Most doctors are too busy to answer questions from patients. If medical injury occurred and prior to that injury, the doctor's inbox/voicemail was overflowing with concerns from the paitent about his/her condition, could this be used as evidence against the doctor for negligence? Would this increase the chance of punitive damages? The reason I ask is because the current health care climate is such that such a situation-ignoring the patient, is completely typical, so I don't know if it would be not meeting standard of care when standard of care has become ignoring the patient.
Medical Malpractice Attorney
This could be evidence of a business practice which supports your theory of negligence.
It doesn't necessarily affect the standard of care, but it may be probative as to the physicians policies and procedures and us such reflective of the departure of the standard of care.

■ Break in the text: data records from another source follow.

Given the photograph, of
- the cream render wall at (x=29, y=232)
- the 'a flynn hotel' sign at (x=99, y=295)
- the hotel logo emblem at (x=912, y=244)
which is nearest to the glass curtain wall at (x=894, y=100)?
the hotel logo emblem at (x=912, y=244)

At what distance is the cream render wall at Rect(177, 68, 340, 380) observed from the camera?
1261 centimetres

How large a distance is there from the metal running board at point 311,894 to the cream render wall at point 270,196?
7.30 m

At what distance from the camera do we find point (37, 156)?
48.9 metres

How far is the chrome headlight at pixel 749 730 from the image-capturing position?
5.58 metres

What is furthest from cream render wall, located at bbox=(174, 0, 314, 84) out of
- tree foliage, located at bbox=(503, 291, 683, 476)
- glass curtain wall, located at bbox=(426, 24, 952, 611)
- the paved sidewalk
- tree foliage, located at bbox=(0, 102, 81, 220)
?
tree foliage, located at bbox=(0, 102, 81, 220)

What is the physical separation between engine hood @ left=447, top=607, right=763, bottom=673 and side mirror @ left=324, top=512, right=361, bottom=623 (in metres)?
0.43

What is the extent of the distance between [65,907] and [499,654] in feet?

Juries certainly don't like this type of thing.
I agree with Mr. Limberopoulos. If you have an attorney currently representing you, then you should bring up your concerns with your current attorney. If you are currently not represented by an attorney in your medical malpractice case, then I would strongly recommend that you consult with a medical malpractice attorney to represent you.
I was about to answer the question, but I see that I was beat to the proverbial punch by my astute colleagues. I agree with both lawyers Mr. Limberopoulos and Mr. Corwin. Both are qualified and thorough attorneys.
Punitive damages are not recoverable in this kind of case in Florida. To collect punitive damages in a negligence case in Florida you need to show an intentional tort or something very close to that, like drunken-driving.
Not returning patient calls is probably below the standard of care. Proving the not returned calls may be another matter. Additionally, proving that the not returned calls actually caused injury to you is another matter. Being rude is certainly not actionable.